The usecase is censorship resistant financial transactions.

It is working right now, for people in Venezuela, for example. It is working
for people who are attempting to make financial transactions, across the
world, quickly and cheaply.

Tell me a better way to make censorship resistant financial transactions, over
the internet, if you think this is useless.

------
Sargos
I think everyone can agree that cryptocurrency got way ahead of itself but HN
almost seems Luddite in it's treatment of the underlying technology to the
point that we are going to have our own "No wireless. Less space than a nomad.
Lame." moment that people will link to for years to come.

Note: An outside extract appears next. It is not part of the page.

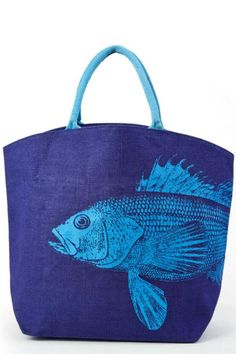 "This brilliant cobalt blue jute tote in coated inside for waterproofing. The perfect bag for a day at the water, a picnic or just a day of fun. Roomy enough for a full day and an interior pocket for small valuables . Handles are long enough to carry by hand or over your shoulder. The lighter blue printed fish begins on the front and ends on the back.    Measures: 17"" H x 21"" L x 8"" W    Blue Fish Tote by The Purple Porch. Bags - Totes Tennessee"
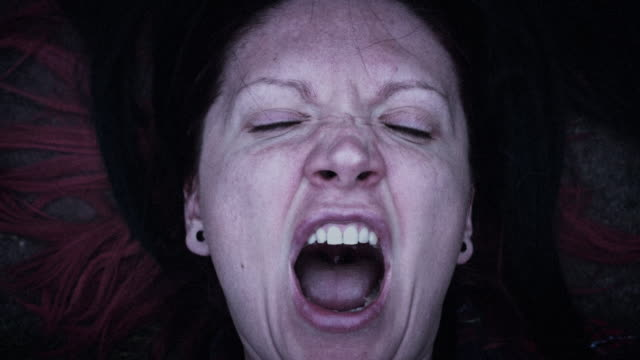 4k Horror Woman Screaming with Hairs in Mouth, edited video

The underlying technology is actually pretty worthwhile. Ethereum is providing
a base layer protocol for apps that never go down, never fail, and are fully
trusted. That's something that future generations will take for granted but HN
is largely ignoring right now. Even Google goes down (sometimes once or twice
a month). Take a moment to imagine a few of the things you could do better if
you had 100% reliable hosting that was safe and private. And basically free.
(Either the user pays a penny or two when using your app or you pay a penny or
two for each user).

You wouldn't look at the internet in the early 90s and say it was useless
because all it does is carry short messages on Usenet which take a while to
appear. The tech was being improved. Those short pieces of messages evolved
into images and then later video and now we have the internet of today. This
isn't going to happen overnight but it's going to happen faster than the
improvement of the internet since Ethereum is just software and no hardware
needs to be rolled out.

Go ahead and ignore it right now. It's still building time. But don't assume
it's useless or beanie babies. In a few years the layer 1 protocols will be
good enough for something useful and I would bet that we see something truly
unique come out of the blockchain space that we never before knew we needed.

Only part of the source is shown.